Opinión

Nube viajera: Un espárrago que sabe a espárrago

En Atelier Crenn un menú es una narrativa que rehúye a la rigidez para abrazar la emoción, Dominique es una mujer apasionada

Nube viajera: Un espárrago que sabe a espárrago
Valentina Ortiz Monasterio Foto: Especial

San Francisco no se recorre: se come. Es una ciudad que no se limita a mostrarse, se revela en capas, tiene memoria y casi todo es una conversación. Hacía muchos años no volvía, la vi distinta sí, difícil a veces, sabrosa también, pero con esa característica de celebrar la nostalgia, lo clásico, lo “de siempre”, y lo aplaudo. California se exhibe con una naturalidad casi insolente— los tomates (los que comí) saben a sol, los espárragos a espárragos y las hierbas a viento frío. Todo es boyante, es cierto, pero también es cercano, es posible.

Caminé una ciudad que cocina en muchos idiomas. En una mismo día se puede atravesar el mundo: de Chinatown al desenfado de un burrito come il faut en Mission District; o a la elegancia contenida en un menú degustación y en ese mundo tri-estrellado y sobre fotografiado que a veces me gusta y a veces no. Acá me gustó mucho.  Así la cocina de Crenn, una cocina de inteligencia silenciosa. Con ella se palpa que el lujo ya no está en el exceso sino en la intención, en la técnica que no busca imponerse sino acompañar. Ahí, la cocinera no grita: afina.

San Francisco es también una ciudad de preguntas. ¿Cómo comer mejor sin perder el placer? ¿Cómo honrar la tradición sin congelarla? ¿Cómo integrar sin diluir? Quizá por eso su escena culinaria se siente inteligente, porque hace preguntas. Me faltó Dolores Park y un picnic; volver a Californio's y sí, me pude haber formado mil veces en la fila de Tartine –el mejor croissant del mundo me dijo él, y eso sí le creo–. La vida me hizo regresar a ese griego delicioso, ya no con hombres guapos que cambiaban el rumbo de mi país, un cónsul travieso y su servidora armando desastres de poder suave –como siempre–, pero igual de rico. El mundo es un pañuelo.

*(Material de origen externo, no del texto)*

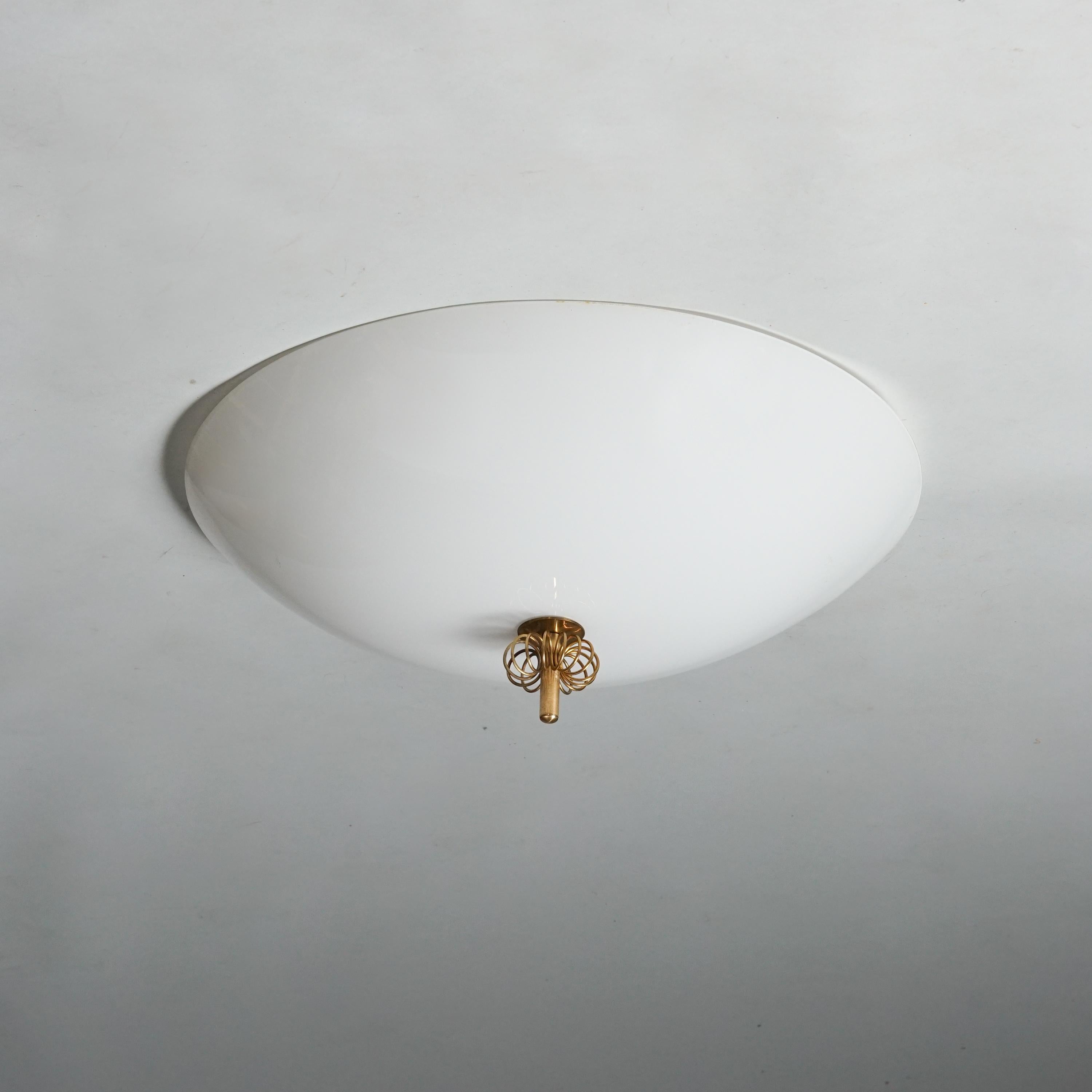 Rare Paavo Tynell Flush Mount Model 2093 in Opaline Glass and Brass. Made in Finland. Circa 1950s.
This piece gives you classic Paavo Tynell details and a beautiful light sheds through the opaline glass shade. 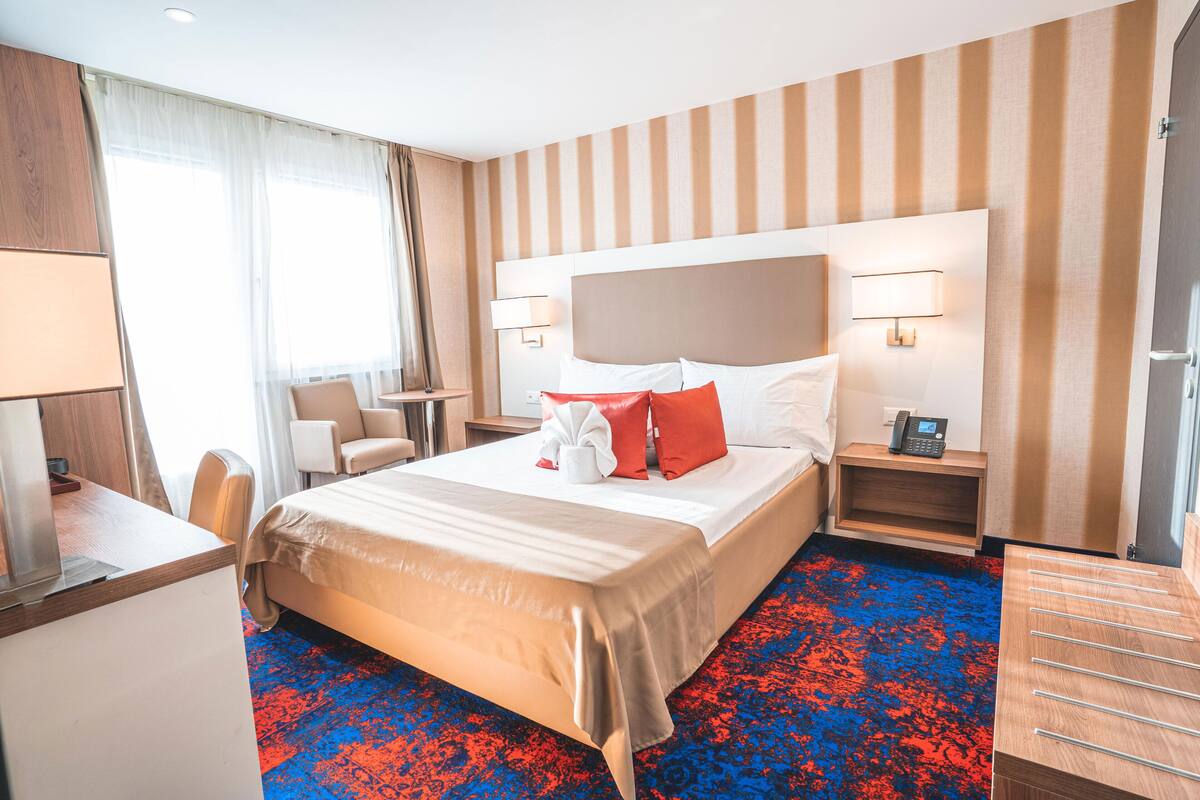 A hotel room with a large bed, bedside tables, a desk, and a chair.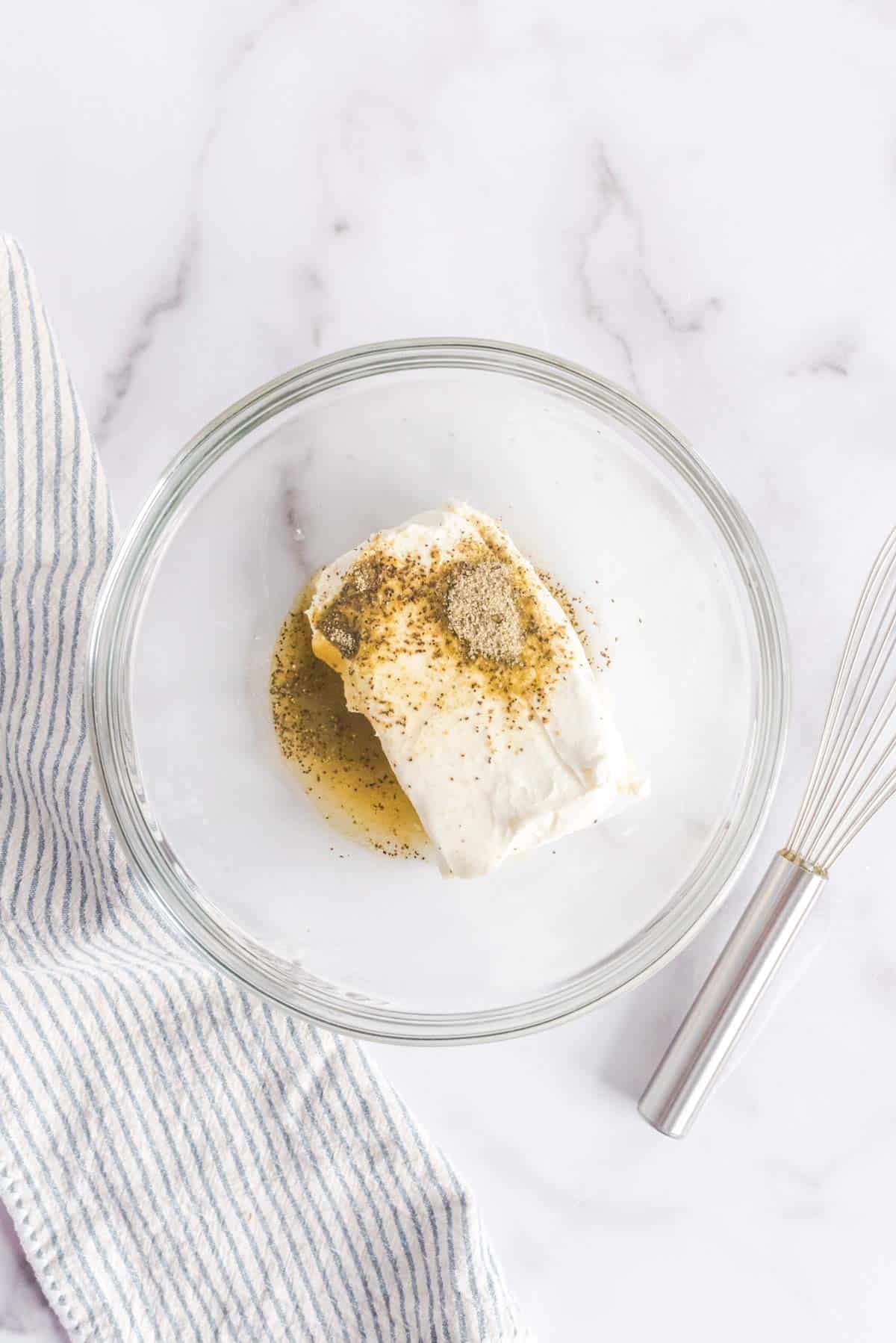 Cream cheese, garlic, lemon, and Greek seasoning in a bowl.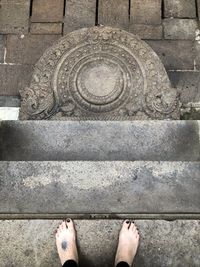 Low section of woman standing on cobblestone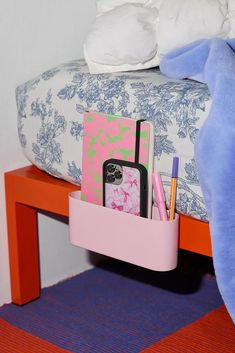 there is a pink holder with pens, notebooks and cell phones in it on the bed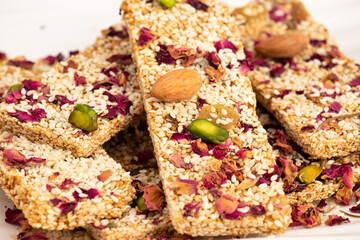 Winter Delicacy Makar Sankranti Or Lohri Mithai Gulab Gajak Also Known As Gur Gajjak, Gazak, Gachak Til Patti Or Papdi, Chikki Is Made Of Rose, Sesame Seeds, Jaggery Gud, Almonds Badam And Pistachio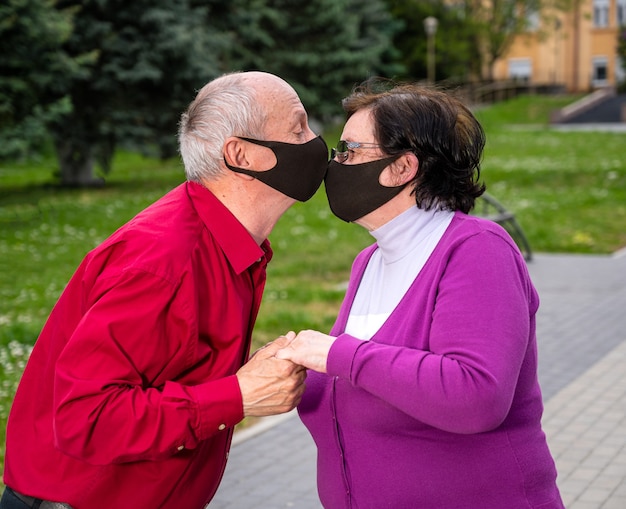 Concept de soins de santé. Couple de personnes âgées dans des masques protecteurs s'embrasser dans le parc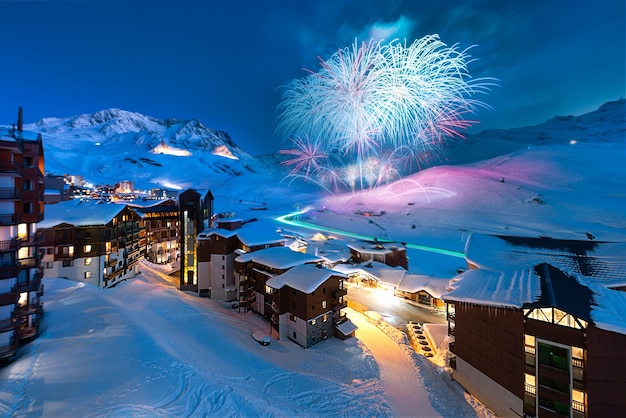 Fireworks and panorama of famous val thorens in french alps by night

En esa conversación íntima que es la cocina californiana, hay voces que participan del tono. Dominique Crenn ha construido, desde la poesía y el activismo, una marca indeleble de género y talento. Vaya mujer-energía. En Atelier Crenn un menú es una narrativa que rehúye a la rigidez para abrazar la emoción, Dominique es una mujer apasionada y eso se vibra y me atrae; su cocina no busca impresionar, sino conmover; no acumula. Quince años después volví, y me gustó más. También cruzamos puentes y felizmente fuimos a ese templo en Berkeley. Mucho antes de que la palabra “origen” se volviera tendencia, Alice Waters ya había sembrado las bases de una filosofía que hoy define a toda una generación. En Chez Panisse comenzó la revolución silenciosa del producto con dignidad, del agricultor nuevamente con nombre y la mesa con temporalidad. Nos sentamos junto a la ventana, nos sirvió una mujer de 82 años que nos llenó de besos y comimos no sólo muy rico, comimos bonito. Su legado no es sólo culinario, es cultural.

Cuatro días, mujeres al mando, mujeres conversando, mujeres comiendo, mujeres cocinando, mujeres narrando California, mujeres dándonos la mano con otras mujeres. Es evidente, es nuestro momento.